Parris beat his slave until she confessed to practicing witchcraft. The merits of such a confession are debatable, but as other girls in the community began to show signs of bewitchment, Tituba found herself in a position to make further accusations and avoid further persecution. Also accused were homeless Sarah Good and elderly Sarah Osborn. Unlike Tituba, the two Sarah's denied the charges and were prosecuted.

During the hysteria of the Witch Trials, more than two hundred would be accused of witchcraft, thirty would be found guilty, 19 hanged and five would die while in custody (Giles Corey refused to enter a plea and would be tortured to death when an attempt was made to extract a confession). That hysteria would have a lasting influence on the American criminal justice system, chiefly in the concept of presumed innocence (accused witches usually had to prove their innocence rather than the other way around), the admissibility of hearsay evidence, and the right of the accused to competent legal counsel and representation.

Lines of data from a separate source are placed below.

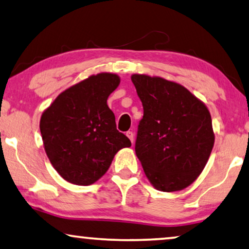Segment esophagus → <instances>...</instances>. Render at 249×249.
<instances>
[{
	"instance_id": "obj_1",
	"label": "esophagus",
	"mask_w": 249,
	"mask_h": 249,
	"mask_svg": "<svg viewBox=\"0 0 249 249\" xmlns=\"http://www.w3.org/2000/svg\"><path fill=\"white\" fill-rule=\"evenodd\" d=\"M126 136H127L128 139L131 140V142H132V143H134V133L131 132V131L126 132Z\"/></svg>"
}]
</instances>
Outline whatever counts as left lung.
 I'll return each instance as SVG.
<instances>
[{"label": "left lung", "mask_w": 249, "mask_h": 249, "mask_svg": "<svg viewBox=\"0 0 249 249\" xmlns=\"http://www.w3.org/2000/svg\"><path fill=\"white\" fill-rule=\"evenodd\" d=\"M142 102L135 152L151 184L163 192L183 190L205 169L214 143L209 109L182 85L134 73Z\"/></svg>", "instance_id": "left-lung-1"}]
</instances>
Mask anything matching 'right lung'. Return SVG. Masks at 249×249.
Returning a JSON list of instances; mask_svg holds the SVG:
<instances>
[{
	"label": "right lung",
	"instance_id": "add662e5",
	"mask_svg": "<svg viewBox=\"0 0 249 249\" xmlns=\"http://www.w3.org/2000/svg\"><path fill=\"white\" fill-rule=\"evenodd\" d=\"M116 73L91 75L67 88L40 120L44 151L66 181L89 185L107 172L115 154L131 146L118 132L107 98L118 87Z\"/></svg>",
	"mask_w": 249,
	"mask_h": 249
}]
</instances>
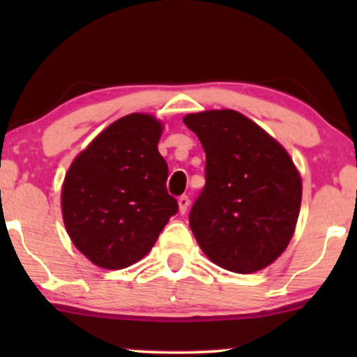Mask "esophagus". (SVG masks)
<instances>
[{
  "label": "esophagus",
  "instance_id": "esophagus-1",
  "mask_svg": "<svg viewBox=\"0 0 357 357\" xmlns=\"http://www.w3.org/2000/svg\"><path fill=\"white\" fill-rule=\"evenodd\" d=\"M178 204H179V211H181L183 215H184V213L188 211V206H190V196H188V195L179 196Z\"/></svg>",
  "mask_w": 357,
  "mask_h": 357
}]
</instances>
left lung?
<instances>
[{
	"instance_id": "1",
	"label": "left lung",
	"mask_w": 357,
	"mask_h": 357,
	"mask_svg": "<svg viewBox=\"0 0 357 357\" xmlns=\"http://www.w3.org/2000/svg\"><path fill=\"white\" fill-rule=\"evenodd\" d=\"M206 154L190 228L211 261L236 273L265 268L292 238L302 181L275 139L235 110L184 117Z\"/></svg>"
}]
</instances>
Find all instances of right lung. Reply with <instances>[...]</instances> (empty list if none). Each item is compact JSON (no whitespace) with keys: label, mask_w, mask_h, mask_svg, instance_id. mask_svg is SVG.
Here are the masks:
<instances>
[{"label":"right lung","mask_w":357,"mask_h":357,"mask_svg":"<svg viewBox=\"0 0 357 357\" xmlns=\"http://www.w3.org/2000/svg\"><path fill=\"white\" fill-rule=\"evenodd\" d=\"M162 127L130 114L110 124L73 161L61 188L65 228L102 268H126L147 255L178 202L166 190L158 151Z\"/></svg>","instance_id":"obj_1"}]
</instances>
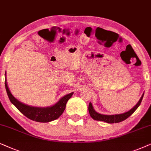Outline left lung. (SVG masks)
Returning <instances> with one entry per match:
<instances>
[{"mask_svg": "<svg viewBox=\"0 0 151 151\" xmlns=\"http://www.w3.org/2000/svg\"><path fill=\"white\" fill-rule=\"evenodd\" d=\"M144 94H142V96L140 98V99L139 100L137 104H136L135 106H134L132 109H130L129 111L125 112V113L122 114H112V115H106V114H102L100 113H98L97 112H96L95 110H94L93 106H92V104H89V106H88V111H89L90 115L92 119L94 120H96V121H102L105 122L106 123L108 124H114V123H119V122H121L124 120L127 119L128 117L131 115V114L133 113V112L135 111L139 106L140 104L142 101V99H143Z\"/></svg>", "mask_w": 151, "mask_h": 151, "instance_id": "left-lung-1", "label": "left lung"}]
</instances>
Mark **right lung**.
<instances>
[{
    "instance_id": "obj_1",
    "label": "right lung",
    "mask_w": 151,
    "mask_h": 151,
    "mask_svg": "<svg viewBox=\"0 0 151 151\" xmlns=\"http://www.w3.org/2000/svg\"><path fill=\"white\" fill-rule=\"evenodd\" d=\"M5 85L8 97L11 103L14 104L22 114H23L29 119L38 122H43V123L50 122L58 119L63 114V111L65 110L66 104L73 94V92H71L67 95H65L55 105L50 106V107H35V106L26 105L16 99L9 91L6 80Z\"/></svg>"
}]
</instances>
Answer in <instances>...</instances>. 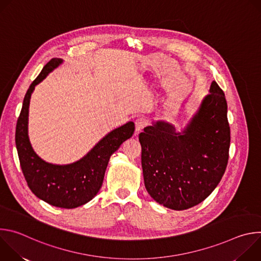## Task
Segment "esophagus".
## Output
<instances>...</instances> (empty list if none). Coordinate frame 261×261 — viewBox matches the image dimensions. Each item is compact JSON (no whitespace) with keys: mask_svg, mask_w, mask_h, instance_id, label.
Masks as SVG:
<instances>
[{"mask_svg":"<svg viewBox=\"0 0 261 261\" xmlns=\"http://www.w3.org/2000/svg\"><path fill=\"white\" fill-rule=\"evenodd\" d=\"M147 125V120L144 117H140L136 120L135 122V129H136V133H139L142 131V129Z\"/></svg>","mask_w":261,"mask_h":261,"instance_id":"obj_1","label":"esophagus"}]
</instances>
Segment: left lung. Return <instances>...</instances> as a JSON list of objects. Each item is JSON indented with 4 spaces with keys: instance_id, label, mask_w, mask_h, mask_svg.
I'll return each instance as SVG.
<instances>
[{
    "instance_id": "8db88e82",
    "label": "left lung",
    "mask_w": 261,
    "mask_h": 261,
    "mask_svg": "<svg viewBox=\"0 0 261 261\" xmlns=\"http://www.w3.org/2000/svg\"><path fill=\"white\" fill-rule=\"evenodd\" d=\"M145 189L165 207L182 211L203 201L225 172L230 145L227 102L213 82L181 132L157 121L139 134Z\"/></svg>"
}]
</instances>
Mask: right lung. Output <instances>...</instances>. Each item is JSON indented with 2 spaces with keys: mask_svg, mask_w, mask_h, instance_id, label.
Returning <instances> with one entry per match:
<instances>
[{
  "mask_svg": "<svg viewBox=\"0 0 261 261\" xmlns=\"http://www.w3.org/2000/svg\"><path fill=\"white\" fill-rule=\"evenodd\" d=\"M62 63V59H51L30 86L16 124L15 143L20 167L31 191L50 205L75 208L97 195L110 156L132 136L135 126L133 122H128L109 132L84 158L74 163L57 165L42 160L34 152L28 135L30 99L35 87Z\"/></svg>",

Regret stemming from participation in the 1692 hysteria seems to have come on swiftly. Noted Quaker and Puritan clergy stated the opinion that "it were better that one hundred Witches should live, than that one person be put to death for a witch, which is not a Witch". A day of fasting to atone for community guilt in "the late Tragedy, raised among us by Satan and his Instruments" was declared in January 1697.

As easy as it would be to blame the results of the Salem Witch Trials on the superstitions of a more primitive time and people. However, modern society is not as far removed from Colonial New England as it would like to believe. The obvious example of this is the mid-Twentieth Century Red Scare and Senator McCarthy's Anti-Communist Hearings.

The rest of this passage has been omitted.